Sugar Labs Rules of Governance
Please comment on the discussion page.
One of the challenges that free software projects face is the impact of governance on their community members: while FLOSS licenses assure access to source code, that doesn't guarantee a successful project. A governance model can help ensure that the project is run in a professional, disciplined, and equitable manner. Good governance lets the community engage in discourse and provides a transparent mechanism for arbitration in the hopefully rare circumstances in which it is necessary.
Some attributes that are necessary for good governance include: meritocracy, transparency of process, open access to anyone who has demonstrated the skills to contribute, and a means to ensure a balance of control so that no one special interest wrests control of either the discourse or the decision-making.
Software Freedom Conservancy
Sugar Labs is a member of the Software Freedom Conservancy (SFC). This places the project under the umbrella of a 501.3(c) foundation. "The Conservancy provides member projects with free financial and administrative services, but does not involve itself with technological and artistic decisions. By joining the Conservancy, member FLOSS projects can obtain the benefits of a formal legal structure while keeping themselves focused on software development." Governance must be maintained by Sugar Labs on its own behalf to provide for the long term success and stability of Sugar.
The following governance model is largely derived from the model used by the Gnome Foundation (Please see gnome.org/about).
Sugar Labs adheres to the policies of the SFC.
As a fiscal sponsor for FOSS projects, the Conservancy provides member projects with financial and administrative services:
The central administrative body of Sugar Labs is termed the Oversight Board.
Sugar Labs shall be governed by an Oversight Board, consisting of seven (7) members elected by the Sugar community—the Sugar Membership. The positions on the Oversight Board will be on a two-year staggered basis. The members of the Oversight Board may be removed from the position at any time by a majority vote of the Community Members. Upon the resignation or removal of a member of the Oversight Board, the Community Members shall elect a replacement Community Member to serve on the Oversight Board. The Oversight Board shall meet at least once per quarter to discuss various topics pertaining to the regular activities of the Sugar Labs Project and Sugar. (It is expected that more frequent meeting will be required in the early stages of the program.) The minutes to these meetings shall be posted publicly on the Sugar Labs wiki (Oversight Board/Minutes).
The members of the Oversight Board may be removed from the position at any time by a majority vote of the Community Members. Upon the resignation or removal of a member of the Oversight Board, the Community Members shall elect a replacement Community Member to serve on the Oversight Board.
The Oversight Board will elect a single individual to communicate with the Conservancy (the "Representative") and shall notify the Conservancy promptly following the election of a new Representative. The Representative will have the authority to instruct the Conservancy on the Project's behalf on all matters.

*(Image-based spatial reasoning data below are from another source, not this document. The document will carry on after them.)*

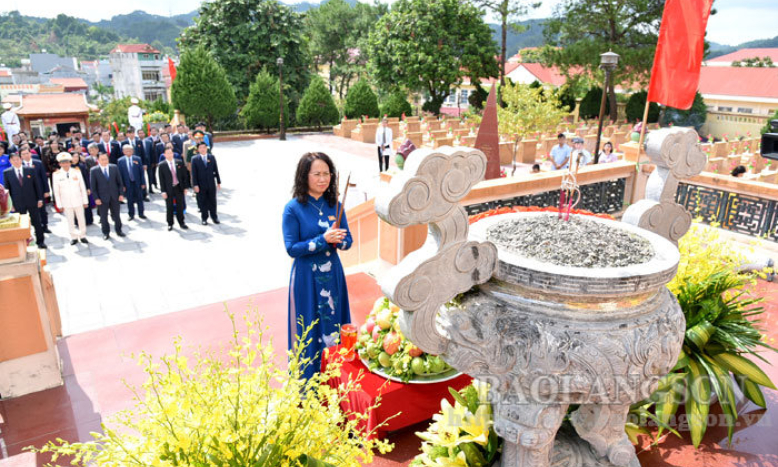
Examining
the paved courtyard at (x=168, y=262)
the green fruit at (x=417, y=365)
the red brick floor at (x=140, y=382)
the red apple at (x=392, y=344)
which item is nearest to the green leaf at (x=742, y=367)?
the red brick floor at (x=140, y=382)

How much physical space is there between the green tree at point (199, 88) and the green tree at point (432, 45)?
36.2 feet

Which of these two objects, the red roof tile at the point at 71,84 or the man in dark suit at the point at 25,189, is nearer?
the man in dark suit at the point at 25,189

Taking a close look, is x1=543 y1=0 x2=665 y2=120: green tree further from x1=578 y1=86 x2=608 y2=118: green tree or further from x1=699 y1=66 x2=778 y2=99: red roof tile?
x1=699 y1=66 x2=778 y2=99: red roof tile

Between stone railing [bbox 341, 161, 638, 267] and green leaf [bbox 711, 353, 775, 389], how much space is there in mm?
2966

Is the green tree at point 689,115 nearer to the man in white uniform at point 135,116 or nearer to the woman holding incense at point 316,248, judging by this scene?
the man in white uniform at point 135,116

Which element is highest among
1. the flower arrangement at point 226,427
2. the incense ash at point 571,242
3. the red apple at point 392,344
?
the incense ash at point 571,242

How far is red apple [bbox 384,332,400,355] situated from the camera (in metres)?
3.82

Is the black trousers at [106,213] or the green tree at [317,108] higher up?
the green tree at [317,108]

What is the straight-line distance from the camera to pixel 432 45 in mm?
30859

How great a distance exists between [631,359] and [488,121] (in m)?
4.67

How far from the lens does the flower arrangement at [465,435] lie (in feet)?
9.99

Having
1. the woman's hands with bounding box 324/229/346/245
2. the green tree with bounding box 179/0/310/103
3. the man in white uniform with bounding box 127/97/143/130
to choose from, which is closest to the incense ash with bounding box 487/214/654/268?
the woman's hands with bounding box 324/229/346/245

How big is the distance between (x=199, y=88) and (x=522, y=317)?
2508 cm

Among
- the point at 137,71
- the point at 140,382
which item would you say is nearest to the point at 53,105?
the point at 140,382
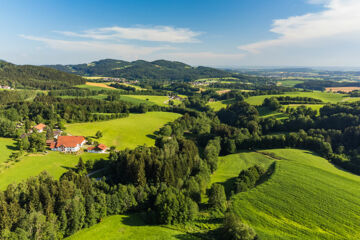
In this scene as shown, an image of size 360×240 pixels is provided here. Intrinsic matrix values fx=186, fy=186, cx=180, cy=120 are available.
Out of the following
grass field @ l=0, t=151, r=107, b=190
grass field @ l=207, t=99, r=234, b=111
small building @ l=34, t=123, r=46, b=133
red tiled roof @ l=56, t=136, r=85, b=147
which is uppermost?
grass field @ l=207, t=99, r=234, b=111

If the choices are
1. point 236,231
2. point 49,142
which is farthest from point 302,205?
point 49,142

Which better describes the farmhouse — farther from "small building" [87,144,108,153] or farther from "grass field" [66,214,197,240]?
"grass field" [66,214,197,240]

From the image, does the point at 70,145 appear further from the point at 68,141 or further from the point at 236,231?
the point at 236,231

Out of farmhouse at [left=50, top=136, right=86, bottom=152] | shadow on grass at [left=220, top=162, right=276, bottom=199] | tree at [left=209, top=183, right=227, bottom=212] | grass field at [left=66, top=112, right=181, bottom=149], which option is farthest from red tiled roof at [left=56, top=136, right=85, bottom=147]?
shadow on grass at [left=220, top=162, right=276, bottom=199]

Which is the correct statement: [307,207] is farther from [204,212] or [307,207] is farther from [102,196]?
[102,196]

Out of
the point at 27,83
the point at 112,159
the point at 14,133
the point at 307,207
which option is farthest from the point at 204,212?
the point at 27,83
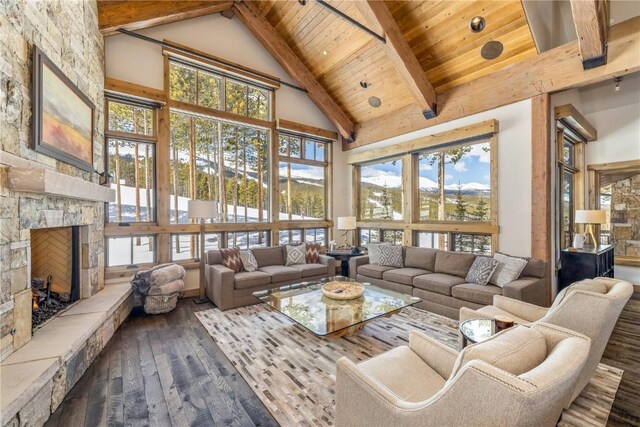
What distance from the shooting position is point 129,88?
4266 millimetres

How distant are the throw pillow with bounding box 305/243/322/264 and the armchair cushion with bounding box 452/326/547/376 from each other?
13.8 ft

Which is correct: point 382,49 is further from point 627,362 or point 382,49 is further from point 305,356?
point 627,362

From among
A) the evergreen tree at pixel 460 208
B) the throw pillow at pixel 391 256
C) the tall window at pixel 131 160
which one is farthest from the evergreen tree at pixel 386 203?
the tall window at pixel 131 160

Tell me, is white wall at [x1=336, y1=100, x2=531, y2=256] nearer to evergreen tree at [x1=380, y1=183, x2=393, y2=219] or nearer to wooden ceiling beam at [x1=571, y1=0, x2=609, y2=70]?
wooden ceiling beam at [x1=571, y1=0, x2=609, y2=70]

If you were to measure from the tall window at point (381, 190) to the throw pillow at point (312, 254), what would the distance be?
1.83m

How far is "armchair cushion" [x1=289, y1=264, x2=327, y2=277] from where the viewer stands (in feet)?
15.8

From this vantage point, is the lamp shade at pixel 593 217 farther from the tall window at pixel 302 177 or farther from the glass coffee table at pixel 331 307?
the tall window at pixel 302 177

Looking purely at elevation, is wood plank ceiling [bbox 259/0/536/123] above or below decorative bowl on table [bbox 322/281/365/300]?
above

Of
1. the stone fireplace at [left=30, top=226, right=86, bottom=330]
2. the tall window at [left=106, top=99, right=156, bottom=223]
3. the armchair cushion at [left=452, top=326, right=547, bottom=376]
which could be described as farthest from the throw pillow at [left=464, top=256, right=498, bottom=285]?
the tall window at [left=106, top=99, right=156, bottom=223]

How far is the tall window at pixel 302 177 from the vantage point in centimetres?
617

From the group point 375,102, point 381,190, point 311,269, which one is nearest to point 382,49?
point 375,102

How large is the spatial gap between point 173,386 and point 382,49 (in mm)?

The current list of Oversight Board members is on the Oversight Board page.
The Sugar Labs membership elects the Oversight Board each August, for terms beginning in September. Members can nominate themselves to run in the election according to each Election's calendar. The election process is overseen by the Membership and Elections Committee, which can be reached at elections at sugarlabs.org.
The Oversight Board's role is to manage the day-to-day affairs of Sugar Labs and to help the community to build consensus. On the rare occasion of a contentious issue on which no general consensus can be reached, the Oversight Board is responsible for convening a Decision Panel. The Oversight Board will be responsible for determining when a Decision Panel is required and for selecting members for the Decision Panel. Members of the Oversight Board are not permitted to serve on a Decision Panel. A Decision Panel will solicit community input, discuss (in private if they deem it necessary), reach a conclusion internally, and produce a report documenting their conclusion. (Anyone may submit advice to a Decision Panel.) The Oversight Board will review and ratify Decision Panel reports.
The Advisory Board is made up of organizations and companies that support Sugar Labs. The Advisory Board has no decision-making authority but provides a vehicle for its members to communicate with the Oversight Board and help the Directors guide the overall direction of Sugar and the Sugar Labs Project. The Advisory Board will appoint (up to) three (3) members who will be non-voting attendees of Oversight Board meetings. The Advisory Board will meet up to twice per year.
The Advisory Board consists of representatives from the following Sugar Labs Foundation member corporations and projects.
Advisory board member companies pay an annual fee which helps finance the operations of the Sugar Labs Project.
Special Interest Groups
Special Interest Groups (SIGs) may be established by any member. They can be formed around any topic and, if they prove to be useful, can be designated as official committees. SIGs typically organize themselves as Teams, Projects, or Local Labs.
At times an issue may arise that merits gathering consensus from the community. Any member of the Sugar Labs Foundation can suggest a referendum. To be accepted, a request for a referendum must be endorsed by 10% of all of the membership. The overall referendum process is overseen by the Membership and Elections Committee, which can be reached at elections at sugarlabs.org.
A 75% vote of all of the members can override an Oversight Board decision.